Reflections by Richard Bleil
Not long ago, I wrote a blog wherein I stated (and stand by) that I never had an affair with a student. Some people who know me well might be thinking to themselves, “But what about Sarah?” So, okay, let’s talk about Sarah. Whether you agree with my opinion or not, it will at the very least act as a cautionary tale about walking in the gray.
Sarah, for those of you who do not know, was my wife. Yes, the wife I’ve blogged about too many times before; the narcissist, the source of emotional abuse, the alcoholic, the one who took me when I was broken with nothing left and somehow found a way to break me further and take even the nothing I had.
Okay, so, here’s the story. Sarah was a non-traditional student (but still quite a bit younger than I), sow quite a bit older than the typical student which SHOULD have translated to more mature, but I think the alcohol took care of that. She was a student at the university where I was teaching, but was not my student, and although I was teaching a general-education science course, she was not in a major that required my course, and usually students take biology, rather than chemistry, for their general education science course.
Okay, this is gray scale. The strictly technical reason professors cannot date students is because of the potential for favoritism, that is, artificially inflating grades. If your girlfriend (or boyfriend as the case may be, albeit less commonly) wants an “A”, there is a danger the professor will simply assign this grade regardless of what was earned. Now, this should not have been a problem for me (at least not initially, but more on that later) because she was not my student.
The gray comes in partially because of the possibility that she may (and eventually did) take my course, but the more important reason that professors should not date students is because, frankly, it separates the student from her (or his) fellow students. See, if the couple is extremely discrete, the student is still hearing a side of the story that students normally don’t. Professors are human, they can be hurt by comments and actions of their students, although we try very hard not to show it. The professors girlfriend (or boyfriend) will, no doubt, hear this side of the story if they are dating the professor that could affect the way they see, and interact with, the other students. What’s more, if word gets out about their relationship (which it almost always does), the other students will be uncomfortable around this individual. Regardless of the reason, it is really unfair to the student to do this to them. As Sarah was already significantly older than most of the students at the university, she already had one strike against her. By dating her, I only made it worse. This is the sin of which I am guilty.

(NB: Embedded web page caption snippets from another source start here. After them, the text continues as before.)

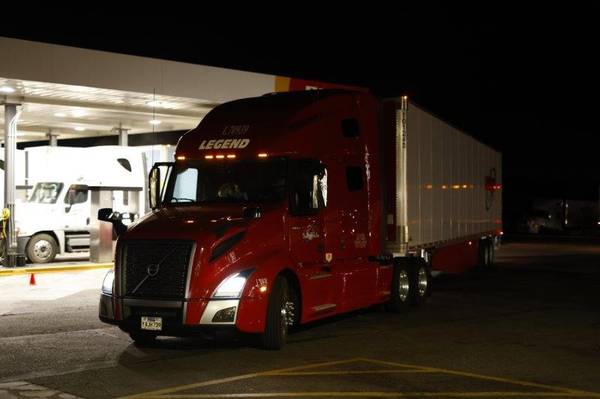 ?? Sparks NV ?? CDL DRIVERS $$$15K BONUS ??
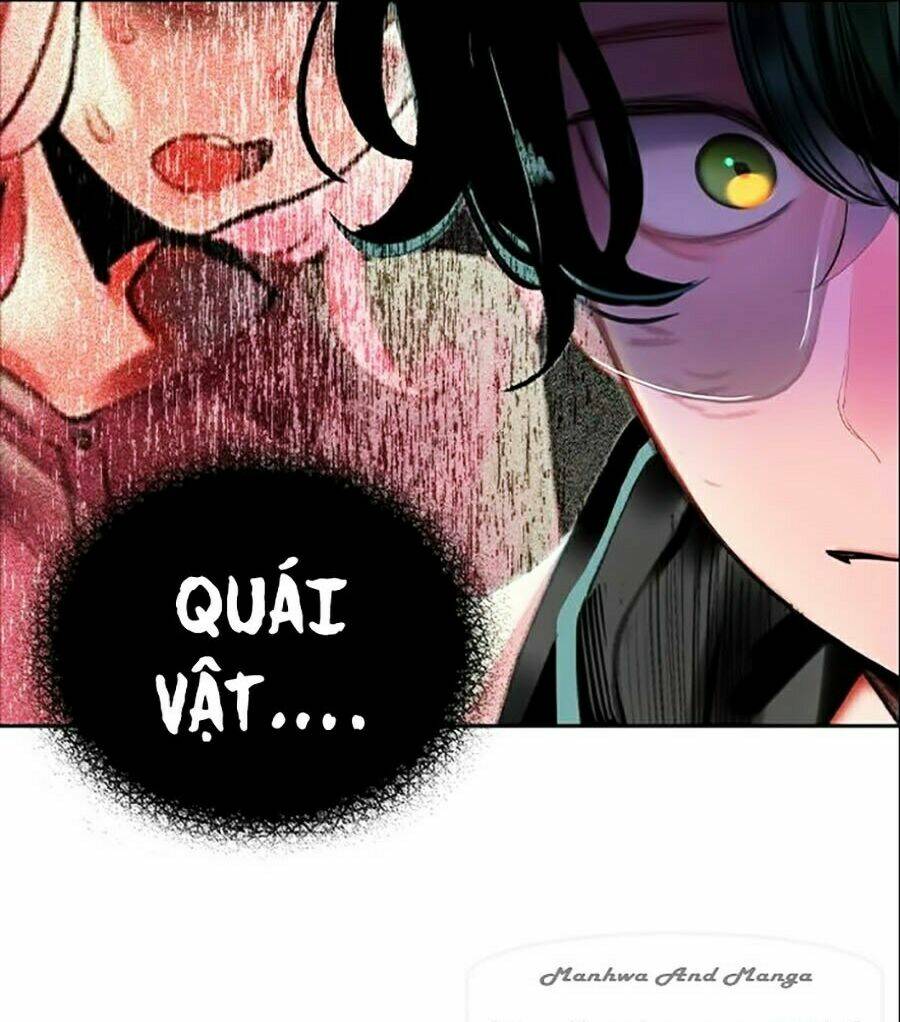 Nhân Trùng Đại Chiến Chapter 24 - Trang 2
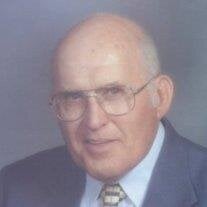 William L. Nice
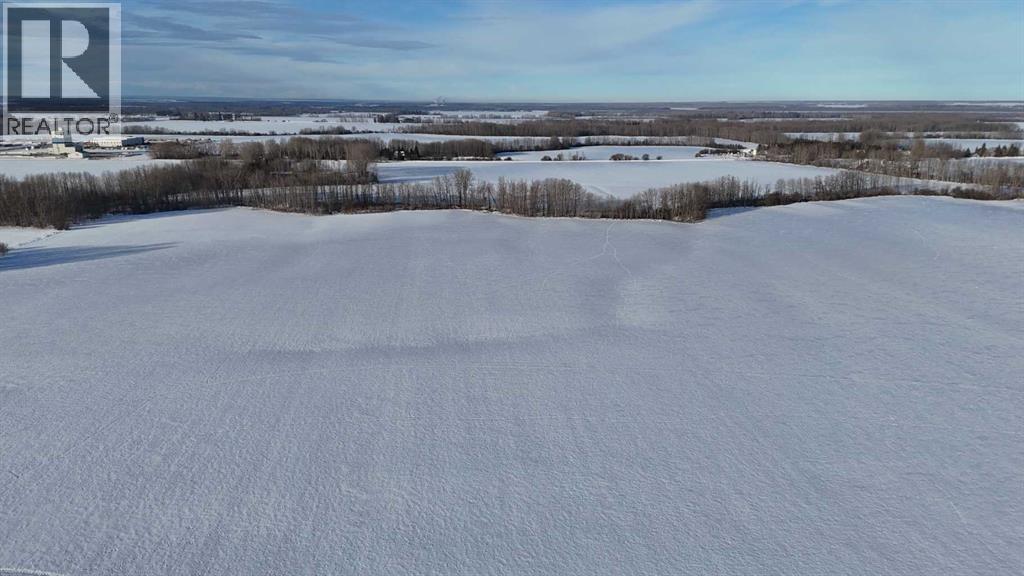 165.13 Acres Along Range Road 172, High Prairie, Alberta  T0G 1E0 - Photo 25 - A2286665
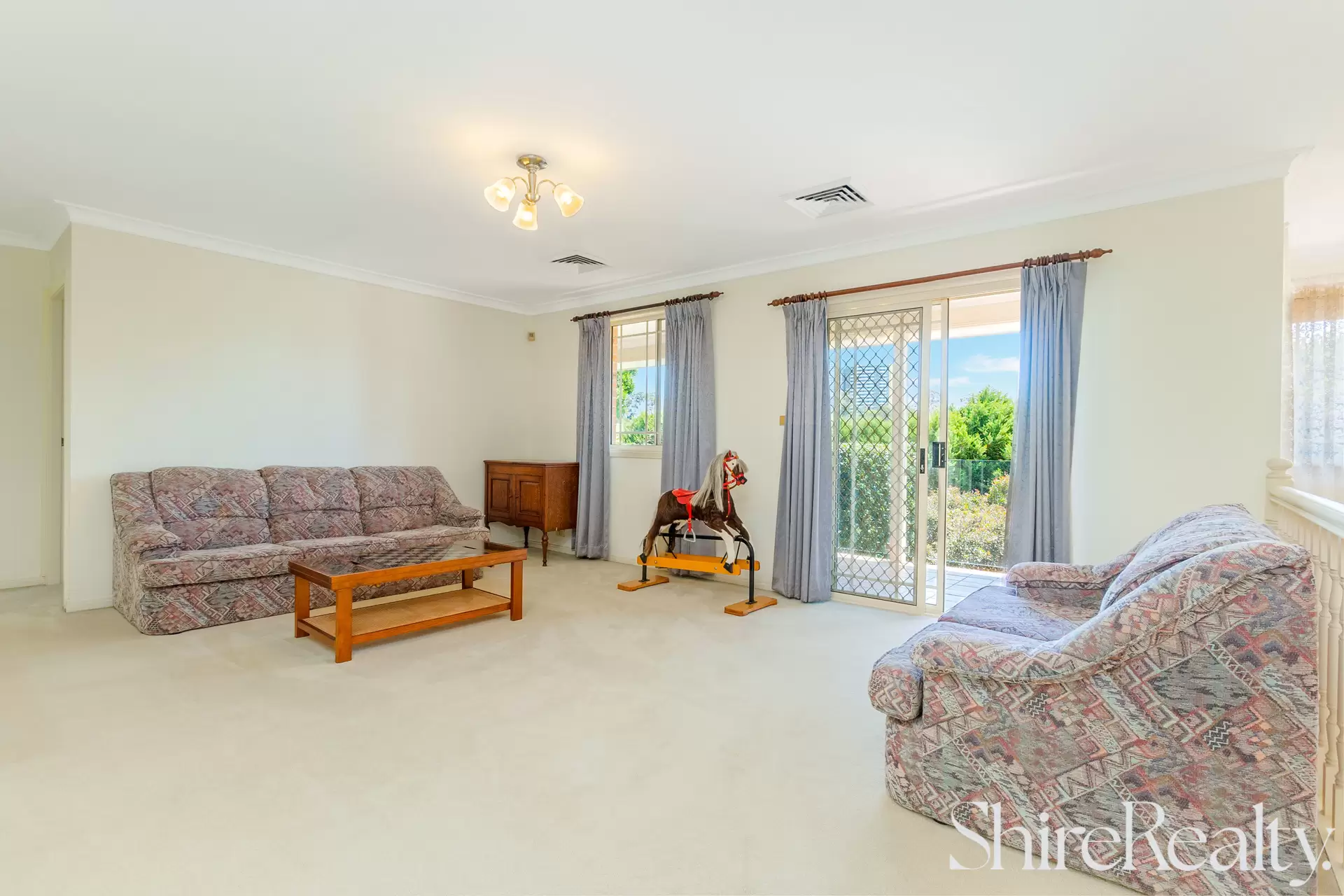 26 Bennett Place, Castle Hill Sold by Shire Realty - image 7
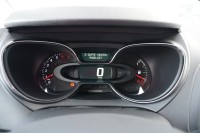 Renault Captur 1.2 TCE Experience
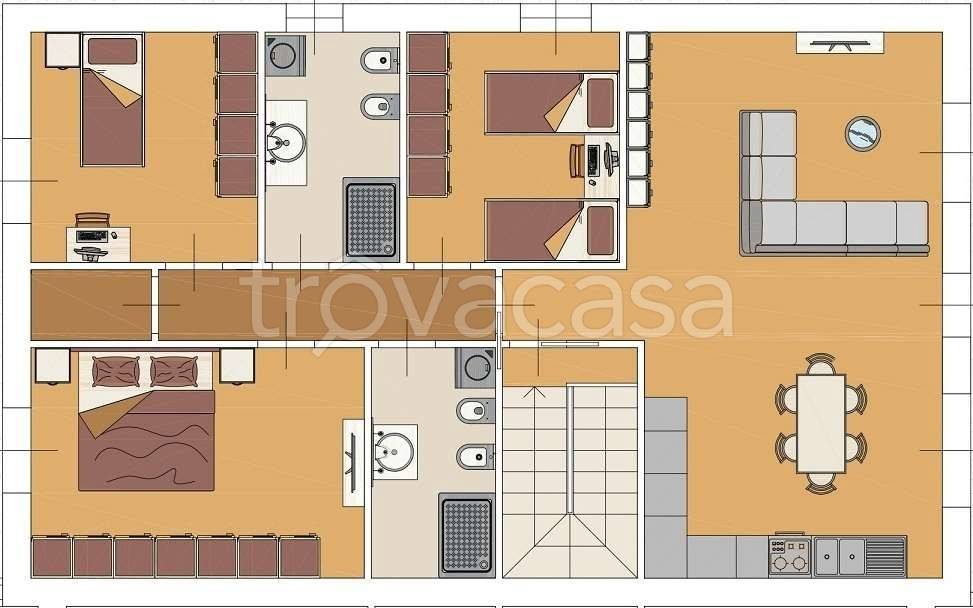 immagine annuncio 6 di 14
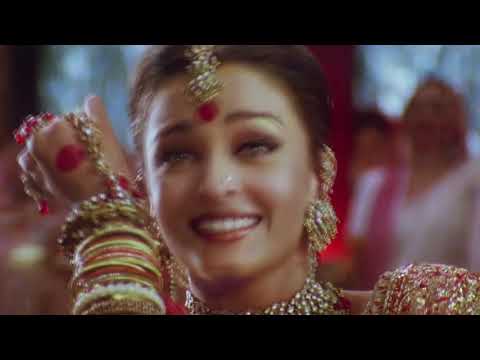 Видео: Hatuba & Попурри на индийские песни - на гитаре.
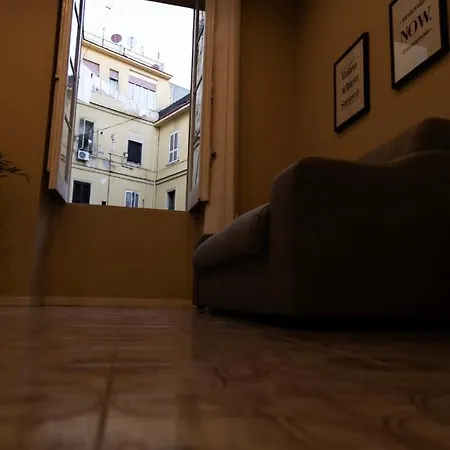 Encanto Bed & Breakfast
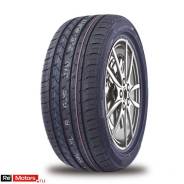 Roadmarch Prime UHP 08, 225/55 R17 101W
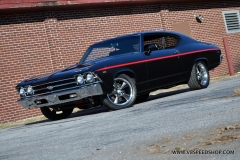 1969_Chevelle_AT_2014-11-25.1997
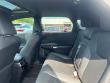 2023 LEXUS RX 350 Premium SUV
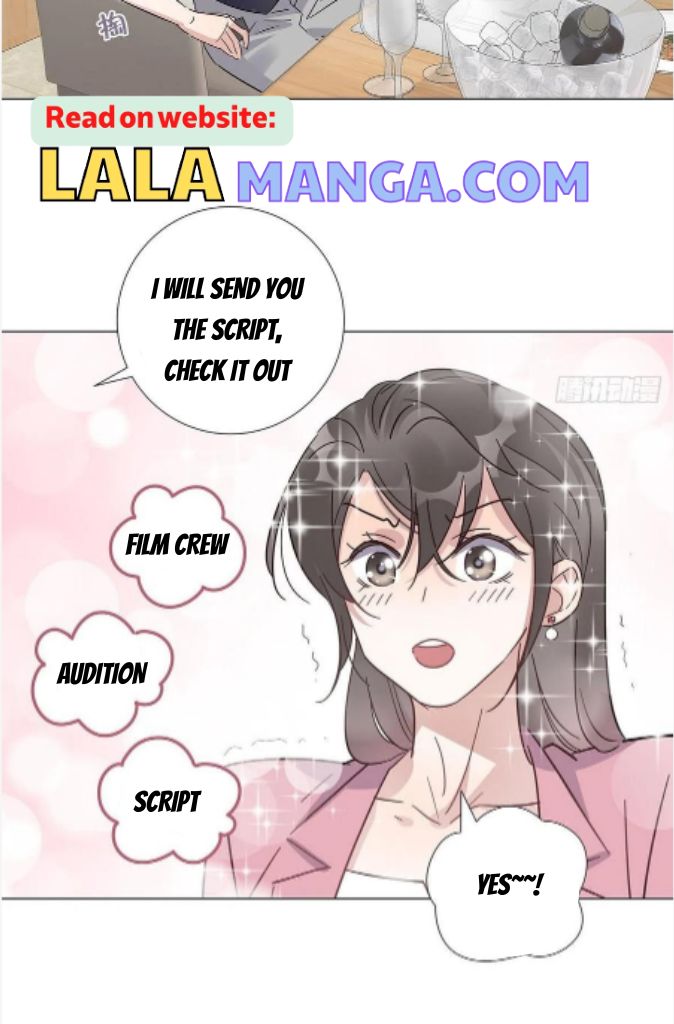 I’m a pretender and didn’t get married today chapter 43 - page 25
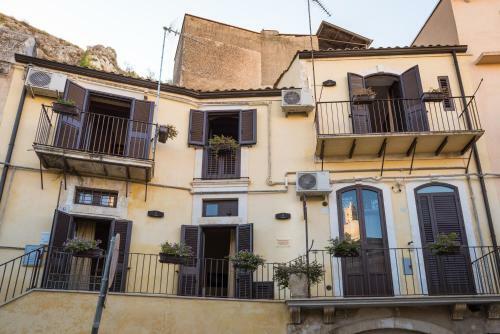 Le Quattro Colline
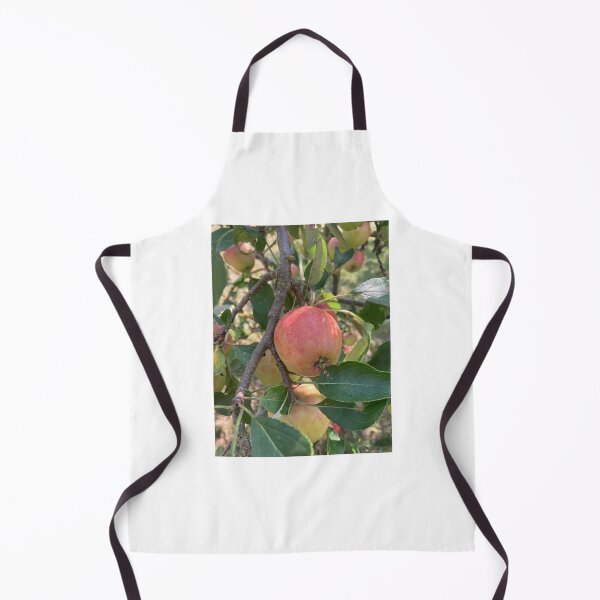 Item preview, Apple Tree delights  designed and sold by OByD.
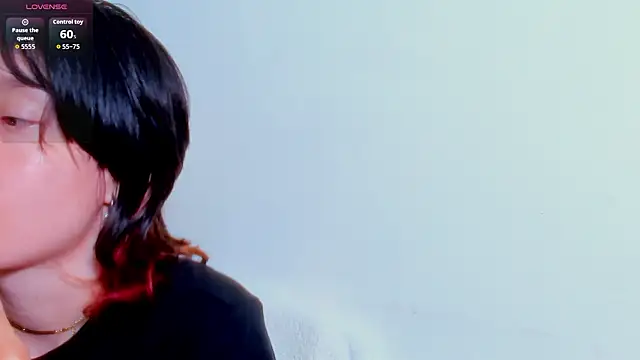 lizzy davis 1 online show from January 2026 04:06:02 AM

Sarah and I had a whirlwind romance. She was older, divorced with four boys and I was, well, old, and lonely. We married the following summer. The year after that, she did take my course, and in fact changed her major to mine.
This is a problem. Now I was responsible for teaching her in my discipline, and assessing her work. It’s not exactly common, but it does occur with fair regularity that a spouse will end up taking a course from their significant other. It’s discouraged, but, in cases like mine, if that professor is the only one in the discipline, there’s not a lot of choice in the matter. This is allowed more regularly these days as enrollment declines, and institutions become desperate for students, often encouraging faculty to enroll their spouses for classes (hopefully not the ones they teach) to get their numbers up. In my case, the institution had promised that if I got the number of students up (which I did, increasing majors from four to well over thirty and rivaling the number of majors to those in biology) then they would hire more faculty in my discipline. They never did; I was a solo act from the day I started, to the day I left. I would have insisted she take another faculty for these courses if that were, indeed, an option. But, I had additional oversight when she was taking my classes.
So, there it is. The sordid tale of how I did, indeed, end up with a wife taking my courses. Sadly, in retrospect, I do believe that it is possible that she married me just so I could help her through school. I find it difficult to fathom going so far as marriage to help with grades, but she had me readily available for help not only with chemistry, but also math, physics and even programming (yes, I am actually quite adept at programming), and asked for a divorce as soon as she was done with these courses. And I paid my price; walked out on my well paying and guaranteed job in part because of her jealousy (although there were other reasons, so I may have left anyway), lost my life savings and retirement, and ended up having a heart attack, lonely and alone. I definitely paid the price. Technically, I didn’t do anything wrong, but I did walk in the shadows. If I had to do it over again, I wouldn’t. But, some lessons have to be learned the hard way. I hope that, some day, maybe I can stop paying the bill.